As I lay her, wanting to die
I see within my mind’s eye
There my car upon the rack
There stands the mechanic with his jack
Does it only require a change of oil
Or will it’s needs lead to greater toil
I wonder if it’s serious
Or, will the small maintenance charge make me delirious
When I happily realize, i
I’s not too bad for a car that size
Then I’m jolted back to the moment at hand
It’s not really a mechanic in command
But rather, a doctor, highly skilled
Who’ll check me again to renew’ the pill’

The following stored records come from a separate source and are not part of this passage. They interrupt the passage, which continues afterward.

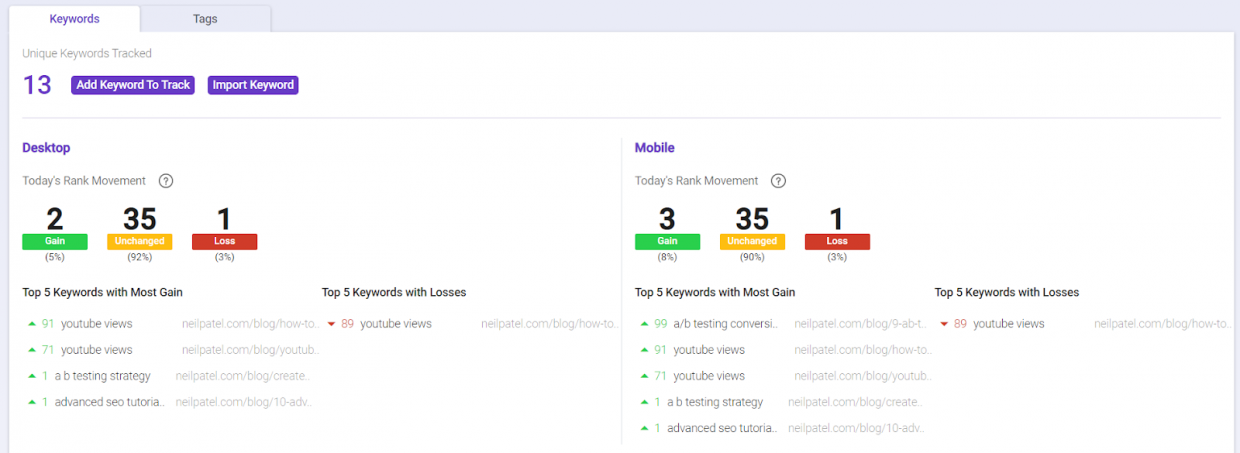 Use Rank Tracking to see your SEO and SEM progress over time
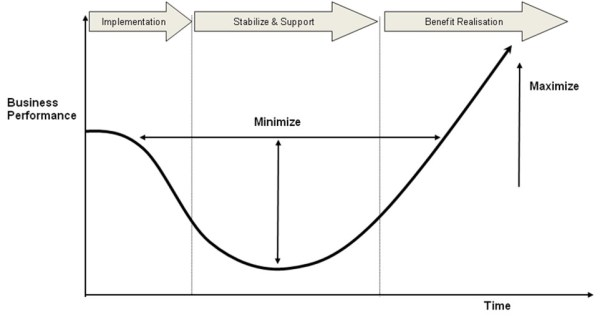 J-curve of change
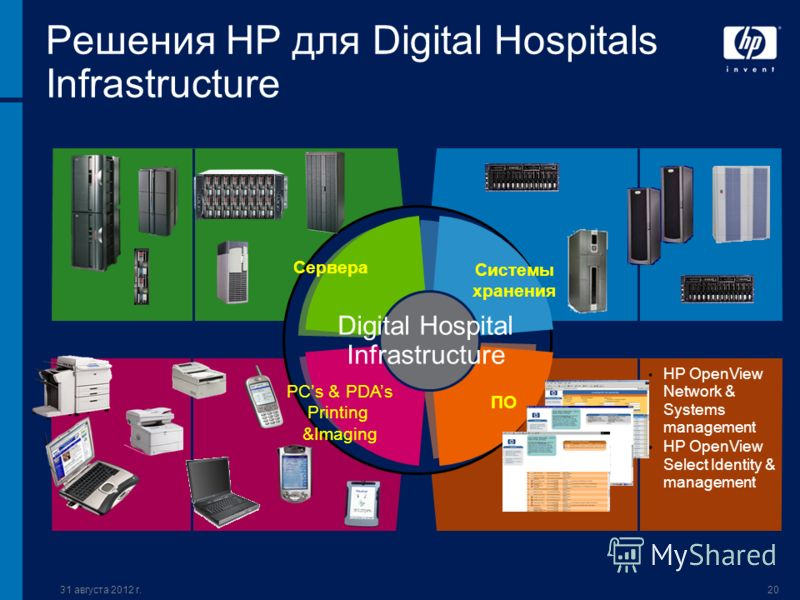31 августа 2012 г.20 Решения HP для Digital Hospitals Infrastructure CaptureManage DeliverRetain Business Processes New Delete HP OpenView Network & Systems management HP OpenView Select Identity & management Сервера Системы хранения PCs & PDAs Print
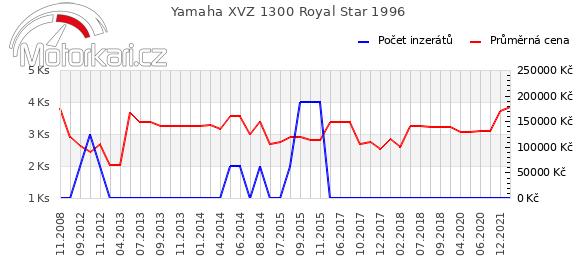 Yamaha XVZ 1300 Royal Star 1996
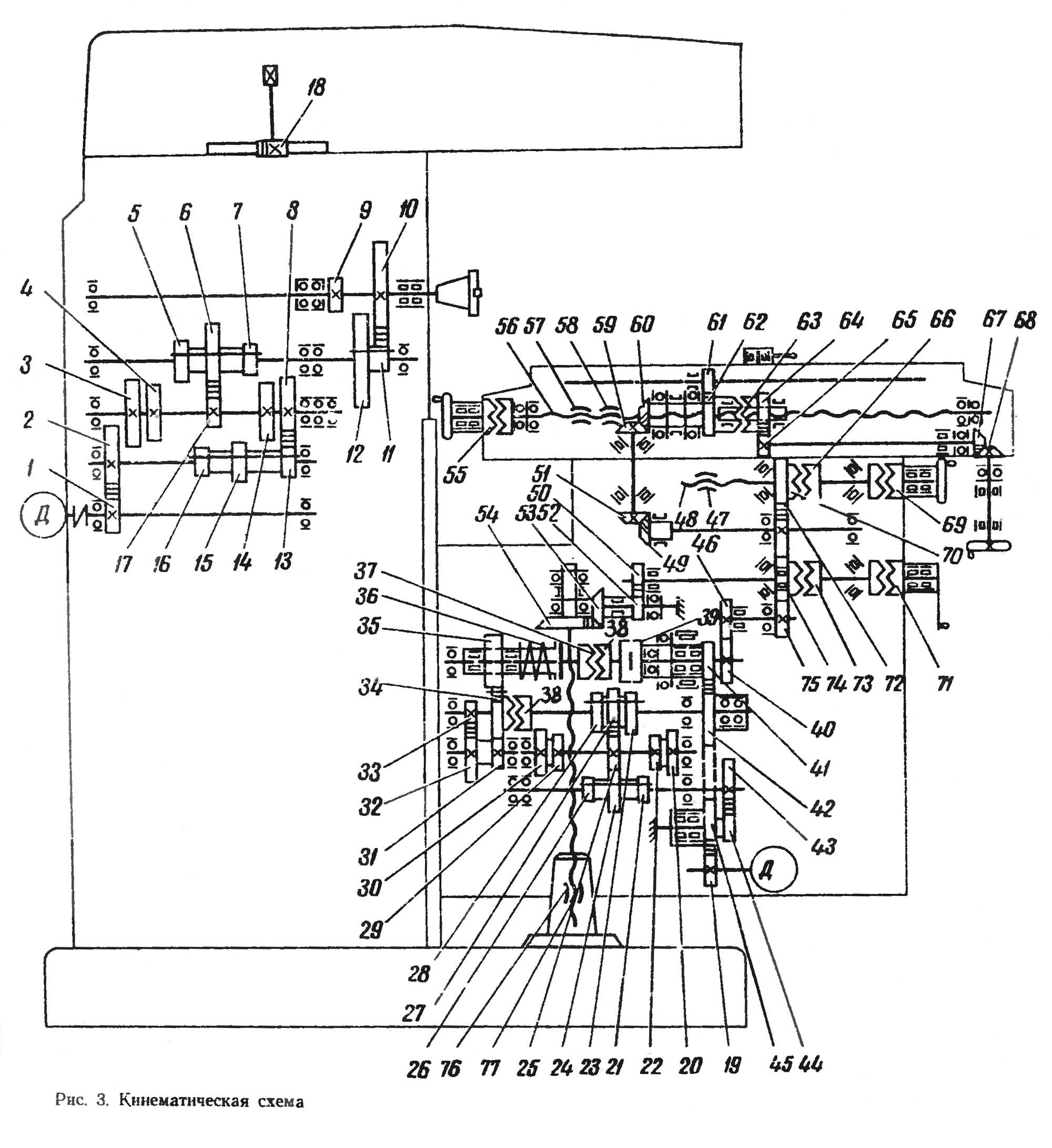 Станок фрезерный 6м12п кинематическая схема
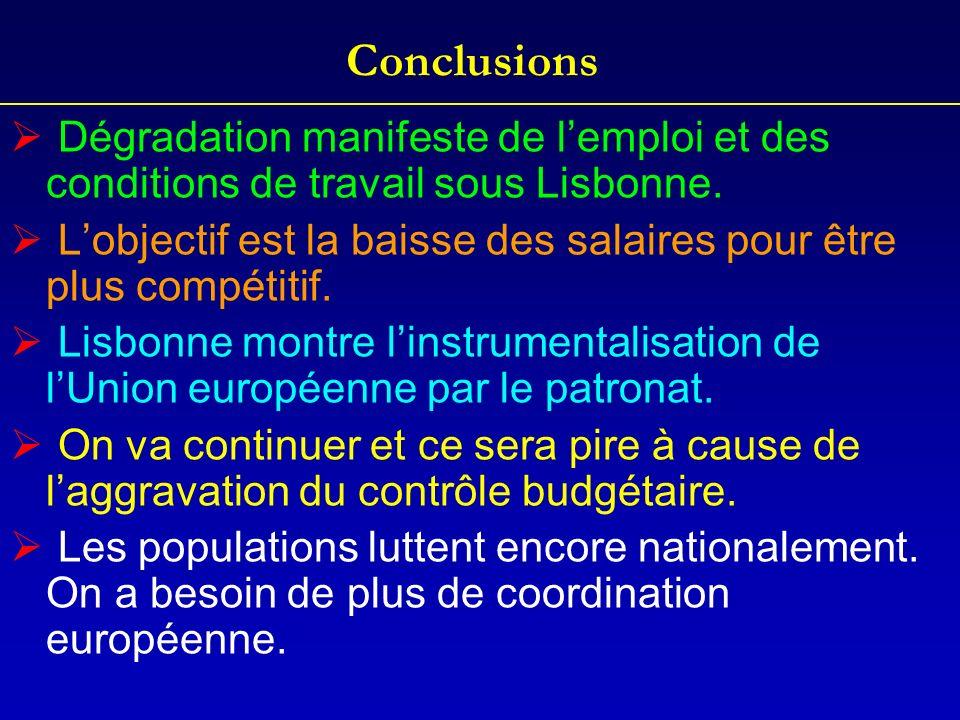 Conclusions Dégradation manifeste de l'emploi et des conditions de travail sous Lisbonne.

With posterior bare and legs propped high
I find nowhere at all to rest my eyes
The bandaide box upon the wall
I wonder, do they ever fall?
The acoustic tile overhead
After seemingly hours, he comes in, oh dread
With heels planted in the stirrups
My nerves suddenly give way, oh for the hiccups
My bottom half above my head
I wonder, did my face turn red?
As he implants that damn cold spectrum
My eyes automatically enlarge, as I peak up at him
OH! I know he’s doing his job, as we all must do
But if he could do it with me removed
Just as the mechanic works alone
Then informs me he’s done by telephone!!
1974
[Note of 3/29/21: I actually wrote most of this poem in the doctor’s
office. Dr. Paul Waters, M.D. was my doctor in Stockton, California. I
sent him a copy of it when it was complete. The next visit he shared the
fact that he’s sent it to the medical journal that he subscribed to,
according to memory they published it; but I never actually saw it in
print. I’m speaking here from memory and ego, lol.
The truth is, the poem was a projection of what I believe, we as women,
experienced during these sessions. I’m not sure it bothered me at all,
doctor Waters was very professional and as an empath he never made me
uncomfortable.
[Note 3/29/21: Typed this one from memory. . . some events have a lasting
effect, lol. I dated it 1974, it was when I first started writing.